Sunday, August 5, 2012
For a while my knees have been complaining to me. Sometimes I listen and sometimes I don't. I am paying the price right now for not listening to my body.
Well, after about two weeks of no exercise due to travel, I decided to go jogging twice in one week. Yeah, I'm not supposed to jog anymore since it irritates my knees (I have beginning arthritis), and it's been hazardous in the past, so I already know. But, I love jogging and so I went. A few days later, my knees protested.
Last weekend my right knee cracked (I call it cracked because that's how it sounds when it doesn't want to respond to walking); since then I have been in some pain and unable to workout or walk comfortably.
I always do some kind of exercise, especially cardios, and because of my knees I haven't been able to even go to the gym.
Today I decided to try going for a walk around my beautiful neighborhood. I put on my running sneakers and walked at a comfortable pace. I breathed in nature and felt the rain pouring down for parts of my walk (I took my umbrella)....I was enjoying myself.
During this time of enjoyment, a question came up inside me: why don't I learn to listen to what my body is telling me? Why do I create these health issues for myself? I know my body needs MOVEMENT, I just need to choose wisely what works best for me. This is with my body.

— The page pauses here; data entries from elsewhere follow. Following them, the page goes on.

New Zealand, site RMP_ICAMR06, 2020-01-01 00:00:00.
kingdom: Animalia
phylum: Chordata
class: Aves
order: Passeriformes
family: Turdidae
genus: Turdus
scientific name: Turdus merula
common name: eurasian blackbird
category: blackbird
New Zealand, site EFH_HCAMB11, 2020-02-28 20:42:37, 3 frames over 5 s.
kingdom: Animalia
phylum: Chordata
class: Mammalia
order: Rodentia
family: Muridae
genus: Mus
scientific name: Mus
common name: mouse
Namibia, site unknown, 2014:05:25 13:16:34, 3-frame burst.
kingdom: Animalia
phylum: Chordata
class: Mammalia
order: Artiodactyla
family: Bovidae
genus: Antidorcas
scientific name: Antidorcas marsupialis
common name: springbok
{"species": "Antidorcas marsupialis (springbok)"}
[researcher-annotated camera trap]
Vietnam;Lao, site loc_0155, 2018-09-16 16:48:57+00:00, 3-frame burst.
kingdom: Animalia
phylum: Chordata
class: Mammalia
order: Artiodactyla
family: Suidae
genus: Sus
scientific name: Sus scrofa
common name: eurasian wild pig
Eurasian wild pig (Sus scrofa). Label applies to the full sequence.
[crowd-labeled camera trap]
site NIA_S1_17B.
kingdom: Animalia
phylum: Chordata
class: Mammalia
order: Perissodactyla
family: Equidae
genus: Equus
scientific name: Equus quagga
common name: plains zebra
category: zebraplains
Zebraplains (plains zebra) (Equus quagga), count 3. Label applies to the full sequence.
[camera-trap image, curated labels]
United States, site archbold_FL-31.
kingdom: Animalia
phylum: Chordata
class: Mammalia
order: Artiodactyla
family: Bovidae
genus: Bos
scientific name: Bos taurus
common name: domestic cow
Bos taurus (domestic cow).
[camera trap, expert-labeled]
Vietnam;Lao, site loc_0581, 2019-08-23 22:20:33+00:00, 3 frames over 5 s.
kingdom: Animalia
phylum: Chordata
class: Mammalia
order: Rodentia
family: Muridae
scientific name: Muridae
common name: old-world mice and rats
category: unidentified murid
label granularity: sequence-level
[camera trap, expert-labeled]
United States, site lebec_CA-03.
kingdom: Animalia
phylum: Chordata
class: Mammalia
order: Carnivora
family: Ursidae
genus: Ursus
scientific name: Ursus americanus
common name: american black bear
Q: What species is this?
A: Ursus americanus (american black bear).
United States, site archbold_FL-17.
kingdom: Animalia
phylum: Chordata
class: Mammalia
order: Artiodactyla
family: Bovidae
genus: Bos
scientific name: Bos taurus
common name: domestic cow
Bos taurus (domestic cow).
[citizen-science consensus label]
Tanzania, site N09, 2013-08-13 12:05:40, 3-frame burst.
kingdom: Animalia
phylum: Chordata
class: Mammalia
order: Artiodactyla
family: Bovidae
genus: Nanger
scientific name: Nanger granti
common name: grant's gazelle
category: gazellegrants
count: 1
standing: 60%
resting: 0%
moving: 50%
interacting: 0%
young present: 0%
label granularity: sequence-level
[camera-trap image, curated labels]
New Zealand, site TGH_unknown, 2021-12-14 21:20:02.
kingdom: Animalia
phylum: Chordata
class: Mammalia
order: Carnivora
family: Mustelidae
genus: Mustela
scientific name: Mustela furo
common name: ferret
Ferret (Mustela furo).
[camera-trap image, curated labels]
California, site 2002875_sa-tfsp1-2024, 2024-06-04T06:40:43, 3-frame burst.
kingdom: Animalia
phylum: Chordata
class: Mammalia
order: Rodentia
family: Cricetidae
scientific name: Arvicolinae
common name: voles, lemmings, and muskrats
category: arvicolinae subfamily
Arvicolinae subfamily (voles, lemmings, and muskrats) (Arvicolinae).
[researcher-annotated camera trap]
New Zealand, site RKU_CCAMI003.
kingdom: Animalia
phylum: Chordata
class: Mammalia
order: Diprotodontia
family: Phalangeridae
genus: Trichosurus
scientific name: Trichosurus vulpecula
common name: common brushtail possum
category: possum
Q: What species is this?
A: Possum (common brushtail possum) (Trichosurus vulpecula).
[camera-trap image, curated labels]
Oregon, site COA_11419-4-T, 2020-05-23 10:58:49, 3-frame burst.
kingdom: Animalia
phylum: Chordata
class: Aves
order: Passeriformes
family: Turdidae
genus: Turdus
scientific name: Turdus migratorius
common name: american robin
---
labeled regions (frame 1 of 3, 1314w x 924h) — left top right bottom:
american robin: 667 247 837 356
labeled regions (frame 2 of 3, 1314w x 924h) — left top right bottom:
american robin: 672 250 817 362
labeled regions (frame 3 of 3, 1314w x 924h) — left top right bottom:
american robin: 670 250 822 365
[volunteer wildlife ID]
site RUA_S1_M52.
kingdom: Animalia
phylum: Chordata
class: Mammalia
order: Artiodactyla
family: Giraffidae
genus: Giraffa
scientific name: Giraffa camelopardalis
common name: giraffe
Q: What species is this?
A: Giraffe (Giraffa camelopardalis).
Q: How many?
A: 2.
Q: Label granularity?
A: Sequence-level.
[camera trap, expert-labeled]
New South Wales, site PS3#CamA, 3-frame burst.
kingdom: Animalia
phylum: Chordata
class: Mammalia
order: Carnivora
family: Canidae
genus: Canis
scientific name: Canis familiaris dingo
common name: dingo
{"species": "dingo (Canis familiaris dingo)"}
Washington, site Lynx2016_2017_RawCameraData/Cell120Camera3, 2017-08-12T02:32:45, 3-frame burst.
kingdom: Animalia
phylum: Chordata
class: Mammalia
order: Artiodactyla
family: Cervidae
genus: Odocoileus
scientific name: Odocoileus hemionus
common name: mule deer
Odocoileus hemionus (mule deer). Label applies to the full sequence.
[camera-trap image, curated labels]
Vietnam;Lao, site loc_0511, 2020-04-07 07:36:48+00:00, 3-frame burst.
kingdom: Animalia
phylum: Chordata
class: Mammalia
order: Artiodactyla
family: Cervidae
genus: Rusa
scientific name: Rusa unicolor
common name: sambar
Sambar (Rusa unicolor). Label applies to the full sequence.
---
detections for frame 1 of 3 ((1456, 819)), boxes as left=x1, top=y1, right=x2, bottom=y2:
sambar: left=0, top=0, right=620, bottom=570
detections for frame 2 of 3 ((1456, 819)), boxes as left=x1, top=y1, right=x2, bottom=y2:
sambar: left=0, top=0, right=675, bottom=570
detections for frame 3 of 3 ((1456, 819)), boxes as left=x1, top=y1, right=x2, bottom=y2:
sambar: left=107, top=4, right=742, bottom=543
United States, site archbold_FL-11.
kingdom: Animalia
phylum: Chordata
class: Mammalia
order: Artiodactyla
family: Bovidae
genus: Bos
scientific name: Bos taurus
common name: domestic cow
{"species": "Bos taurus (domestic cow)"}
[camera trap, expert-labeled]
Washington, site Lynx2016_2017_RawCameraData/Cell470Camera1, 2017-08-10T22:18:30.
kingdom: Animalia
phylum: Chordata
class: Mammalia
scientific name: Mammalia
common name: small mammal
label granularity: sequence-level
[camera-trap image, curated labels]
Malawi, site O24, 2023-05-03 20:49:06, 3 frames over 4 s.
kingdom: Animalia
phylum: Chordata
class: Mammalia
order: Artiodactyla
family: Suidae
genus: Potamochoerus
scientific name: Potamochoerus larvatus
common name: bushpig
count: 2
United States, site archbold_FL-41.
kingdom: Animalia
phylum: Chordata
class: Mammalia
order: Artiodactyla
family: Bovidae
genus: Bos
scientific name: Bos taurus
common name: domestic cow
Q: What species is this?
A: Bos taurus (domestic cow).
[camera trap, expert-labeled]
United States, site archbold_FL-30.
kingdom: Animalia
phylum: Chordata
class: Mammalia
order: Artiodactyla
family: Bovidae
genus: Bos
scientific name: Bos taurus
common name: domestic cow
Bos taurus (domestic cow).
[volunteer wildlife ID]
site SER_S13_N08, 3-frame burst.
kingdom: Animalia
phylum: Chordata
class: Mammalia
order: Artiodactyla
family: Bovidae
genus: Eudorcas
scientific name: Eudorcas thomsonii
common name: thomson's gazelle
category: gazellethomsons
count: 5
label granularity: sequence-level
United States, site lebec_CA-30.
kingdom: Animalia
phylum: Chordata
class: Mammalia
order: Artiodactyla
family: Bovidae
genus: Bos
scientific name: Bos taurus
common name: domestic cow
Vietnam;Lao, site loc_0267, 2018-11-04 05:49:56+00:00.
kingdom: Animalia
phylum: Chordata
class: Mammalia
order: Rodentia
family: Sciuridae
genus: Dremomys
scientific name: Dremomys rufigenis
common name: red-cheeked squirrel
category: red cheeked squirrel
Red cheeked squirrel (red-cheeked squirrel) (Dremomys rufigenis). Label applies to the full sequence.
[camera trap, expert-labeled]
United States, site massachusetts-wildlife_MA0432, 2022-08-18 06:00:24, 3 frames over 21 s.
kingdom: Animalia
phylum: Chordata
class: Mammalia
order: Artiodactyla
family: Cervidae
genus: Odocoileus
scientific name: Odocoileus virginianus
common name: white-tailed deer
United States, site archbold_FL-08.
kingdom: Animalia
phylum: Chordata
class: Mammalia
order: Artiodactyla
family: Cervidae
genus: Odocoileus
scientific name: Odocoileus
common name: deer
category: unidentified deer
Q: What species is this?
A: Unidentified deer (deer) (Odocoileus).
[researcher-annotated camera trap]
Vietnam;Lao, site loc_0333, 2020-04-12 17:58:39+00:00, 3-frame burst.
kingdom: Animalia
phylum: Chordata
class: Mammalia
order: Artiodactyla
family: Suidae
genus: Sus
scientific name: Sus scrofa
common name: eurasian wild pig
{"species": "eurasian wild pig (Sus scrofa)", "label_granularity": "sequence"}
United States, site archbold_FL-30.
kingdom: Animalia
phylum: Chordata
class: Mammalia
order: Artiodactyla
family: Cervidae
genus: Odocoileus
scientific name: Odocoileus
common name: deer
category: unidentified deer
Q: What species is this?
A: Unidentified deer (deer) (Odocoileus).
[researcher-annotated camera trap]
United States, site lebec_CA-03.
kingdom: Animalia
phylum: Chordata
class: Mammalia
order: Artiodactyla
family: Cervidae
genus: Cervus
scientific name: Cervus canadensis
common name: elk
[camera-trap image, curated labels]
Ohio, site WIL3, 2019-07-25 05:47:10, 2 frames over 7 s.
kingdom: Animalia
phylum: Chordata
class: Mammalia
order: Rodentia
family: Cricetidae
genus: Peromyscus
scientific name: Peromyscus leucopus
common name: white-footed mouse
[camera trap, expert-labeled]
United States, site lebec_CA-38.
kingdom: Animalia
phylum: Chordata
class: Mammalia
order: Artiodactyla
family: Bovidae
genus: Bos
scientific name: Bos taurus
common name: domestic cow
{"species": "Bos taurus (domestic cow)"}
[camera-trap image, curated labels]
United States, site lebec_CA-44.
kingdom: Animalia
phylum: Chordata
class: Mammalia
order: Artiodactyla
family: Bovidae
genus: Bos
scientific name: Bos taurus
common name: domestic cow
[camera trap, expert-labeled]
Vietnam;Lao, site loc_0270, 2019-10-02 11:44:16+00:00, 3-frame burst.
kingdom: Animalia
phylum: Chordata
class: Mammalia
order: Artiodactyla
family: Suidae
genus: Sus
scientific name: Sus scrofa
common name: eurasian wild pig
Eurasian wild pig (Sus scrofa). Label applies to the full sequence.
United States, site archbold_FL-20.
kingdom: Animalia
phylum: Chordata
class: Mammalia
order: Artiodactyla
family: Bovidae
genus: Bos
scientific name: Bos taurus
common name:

My mind, on the other hand, is very active and anxious. As mentioned in a previous post, I constantly remind myself to return to the present moment....since my thoughts race to the past and future. Nostalgia and anxiety/worry. Remaining in the present, breathing deeply (when I find myself getting hyper) and dedicating daily time to meditate (to provide periods of STILLNESS for my mind) are resulting to be excellent tools to quiet my mind.
So, my body needs MOVEMENT to stay healthy, exercise that matches my body's age and needs, while my mind needs STILLNESS to stay healthy, focused and alert. These are opportunities for me to connect to my whole being and be aware of my own unique needs!